With the issuance of Notice 2011-72, the Internal Revenue Service finally addressed the uncertainty relating to the tax treatment of employer-provided cell phones (or other similar telecommunications equipment) and of the personal use of an employer-provided cell phone by the employee.

Historically, cell phones provided by an employer to its employees for business use were deductible to the employer and excludable from the employee’s income as a “working condition fringe benefit”, subject to stringent recordkeeping requirements. However, the Small Business Jobs Act of 2010 removed the cell phones from the definition of listed property for tax years beginning after December 31, 2009. As a result, employers could arguably exclude the value of certain employer-provided cell phones from employee wages without complying with the substantiation requirements applicable to other employer provided property.

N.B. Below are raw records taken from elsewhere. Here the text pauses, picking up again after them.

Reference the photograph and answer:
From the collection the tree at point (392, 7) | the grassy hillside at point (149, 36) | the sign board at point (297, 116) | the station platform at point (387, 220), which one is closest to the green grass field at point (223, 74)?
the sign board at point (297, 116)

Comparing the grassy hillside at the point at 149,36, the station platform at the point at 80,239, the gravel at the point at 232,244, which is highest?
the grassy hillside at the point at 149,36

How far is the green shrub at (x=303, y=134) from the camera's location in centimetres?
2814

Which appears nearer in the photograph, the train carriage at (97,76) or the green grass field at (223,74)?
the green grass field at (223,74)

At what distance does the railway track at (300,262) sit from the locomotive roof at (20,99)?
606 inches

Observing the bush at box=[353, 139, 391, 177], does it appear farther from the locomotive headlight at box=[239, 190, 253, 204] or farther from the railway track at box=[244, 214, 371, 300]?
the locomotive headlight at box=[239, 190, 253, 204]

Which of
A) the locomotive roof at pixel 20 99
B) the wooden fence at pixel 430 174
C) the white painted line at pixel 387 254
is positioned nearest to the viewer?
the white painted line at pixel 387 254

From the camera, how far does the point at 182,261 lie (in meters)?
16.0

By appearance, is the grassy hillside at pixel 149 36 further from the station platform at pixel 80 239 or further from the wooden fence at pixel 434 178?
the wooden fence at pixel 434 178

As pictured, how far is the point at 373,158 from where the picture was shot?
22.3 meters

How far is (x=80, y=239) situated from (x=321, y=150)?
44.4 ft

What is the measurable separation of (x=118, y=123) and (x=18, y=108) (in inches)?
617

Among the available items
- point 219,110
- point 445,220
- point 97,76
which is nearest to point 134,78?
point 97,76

This new guidance offers good news for employers. Pursuant to Notice 2011-72, an employee’s use of an employer-provided cell phone for reasons related to the employer’s trade or business will be treated as a working condition fringe benefit and excludable from the employee’s income if the cell phone is issued primarily for business reasons. A cell phone is considered to be issued primarily for business purposes if there are substantial reasons relating to the employer’s business for providing the employee with a cell phone (other than to provide compensation to the employee). But perhaps the best news for employers is that any substantiation requirements that would otherwise be needed to take a deduction will be deemed to be satisfied. The Notice also clarified that the value of any personal use by the employee of the employer-provided cell phone will be excludable from the employee’s gross income as a “de minimis fringe benefit”.

Simultaneous with the issuance of Notice 2011-72, the SB/SE Director of Examination issued an IRS Memorandum to all field examiners, dated September 14, 2011, providing interim audit guidance on employer reimbursement to employees for expenses relating to use of their personal cell phones for business purposes. Where employers, for substantial business reasons, require employees to maintain and use their personal cell phones for business purposes, reimbursement by the employer of employees’ cell phone expenses will not result in wages to the employees. However, the employees must maintain the type of cell phone coverage that is reasonably related to the needs of the employer’s business, and the reimbursement must be reasonably calculated so as not to exceed expenses the employees actually incurred in maintaining the cell phone. Additionally, the reimbursement for business use of the employee’s personal cell phone cannot be a substitute for a portion of the employee’s regular wages.

Examples of substantial noncompensatory business reasons for requiring employees to maintain personal cell phones and reimbursing them for their use include: (1) the employer’s need to contact the employee at all times for work-related emergencies; and the (2) the employer’s requirement that the employee be available to speak with clients at times when the employee is away form the office or at times outside the employee’s normal work schedule.

Notice 2011-72 is applicable to any use of an employer-provided cell phone occurring after December 31, 2009.